**DIRECTIONS**: Write out the records again, exactly. Nothing may be dropped.
- - -
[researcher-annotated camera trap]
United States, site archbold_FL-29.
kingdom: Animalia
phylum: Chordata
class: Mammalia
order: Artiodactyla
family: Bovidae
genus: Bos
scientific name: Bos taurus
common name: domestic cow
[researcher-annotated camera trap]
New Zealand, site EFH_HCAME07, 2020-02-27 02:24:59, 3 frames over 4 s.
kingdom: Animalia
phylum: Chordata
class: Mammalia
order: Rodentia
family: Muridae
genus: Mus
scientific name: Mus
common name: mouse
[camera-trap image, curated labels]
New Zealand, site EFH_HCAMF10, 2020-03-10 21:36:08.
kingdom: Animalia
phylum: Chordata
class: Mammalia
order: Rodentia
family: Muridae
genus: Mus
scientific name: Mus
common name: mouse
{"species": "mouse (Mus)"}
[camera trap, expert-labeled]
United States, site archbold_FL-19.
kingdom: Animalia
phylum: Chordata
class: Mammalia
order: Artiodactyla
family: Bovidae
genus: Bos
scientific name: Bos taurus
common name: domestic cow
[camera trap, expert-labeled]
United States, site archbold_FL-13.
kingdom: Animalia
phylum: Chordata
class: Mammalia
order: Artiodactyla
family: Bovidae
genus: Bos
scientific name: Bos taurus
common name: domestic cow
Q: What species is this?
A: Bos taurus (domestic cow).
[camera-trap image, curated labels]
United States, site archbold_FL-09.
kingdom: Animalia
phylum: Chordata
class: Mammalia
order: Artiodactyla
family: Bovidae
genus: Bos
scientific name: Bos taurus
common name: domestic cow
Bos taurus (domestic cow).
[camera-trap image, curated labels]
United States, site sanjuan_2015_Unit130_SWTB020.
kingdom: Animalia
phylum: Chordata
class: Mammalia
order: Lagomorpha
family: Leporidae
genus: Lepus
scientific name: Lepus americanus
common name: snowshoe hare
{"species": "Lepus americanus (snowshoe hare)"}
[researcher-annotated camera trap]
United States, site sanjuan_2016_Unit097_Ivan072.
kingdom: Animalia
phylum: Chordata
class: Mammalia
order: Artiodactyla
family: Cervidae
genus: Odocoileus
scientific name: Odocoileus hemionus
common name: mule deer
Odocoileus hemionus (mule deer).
- - -
**ANSWER SECTION**:
[researcher-annotated camera trap]
United States, site archbold_FL-29.
kingdom: Animalia
phylum: Chordata
class: Mammalia
order: Artiodactyla
family: Bovidae
genus: Bos
scientific name: Bos taurus
common name: domestic cow
[researcher-annotated camera trap]
New Zealand, site EFH_HCAME07, 2020-02-27 02:24:59, 3 frames over 4 s.
kingdom: Animalia
phylum: Chordata
class: Mammalia
order: Rodentia
family: Muridae
genus: Mus
scientific name: Mus
common name: mouse
[camera-trap image, curated labels]
New Zealand, site EFH_HCAMF10, 2020-03-10 21:36:08.
kingdom: Animalia
phylum: Chordata
class: Mammalia
order: Rodentia
family: Muridae
genus: Mus
scientific name: Mus
common name: mouse
{"species": "mouse (Mus)"}
[camera trap, expert-labeled]
United States, site archbold_FL-19.
kingdom: Animalia
phylum: Chordata
class: Mammalia
order: Artiodactyla
family: Bovidae
genus: Bos
scientific name: Bos taurus
common name: domestic cow
[camera trap, expert-labeled]
United States, site archbold_FL-13.
kingdom: Animalia
phylum: Chordata
class: Mammalia
order: Artiodactyla
family: Bovidae
genus: Bos
scientific name: Bos taurus
common name: domestic cow
Q: What species is this?
A: Bos taurus (domestic cow).
[camera-trap image, curated labels]
United States, site archbold_FL-09.
kingdom: Animalia
phylum: Chordata
class: Mammalia
order: Artiodactyla
family: Bovidae
genus: Bos
scientific name: Bos taurus
common name: domestic cow
Bos taurus (domestic cow).
[camera-trap image, curated labels]
United States, site sanjuan_2015_Unit130_SWTB020.
kingdom: Animalia
phylum: Chordata
class: Mammalia
order: Lagomorpha
family: Leporidae
genus: Lepus
scientific name: Lepus americanus
common name: snowshoe hare
{"species": "Lepus americanus (snowshoe hare)"}
[researcher-annotated camera trap]
United States, site sanjuan_2016_Unit097_Ivan072.
kingdom: Animalia
phylum: Chordata
class: Mammalia
order: Artiodactyla
family: Cervidae
genus: Odocoileus
scientific name: Odocoileus hemionus
common name: mule deer
Odocoileus hemionus (mule deer).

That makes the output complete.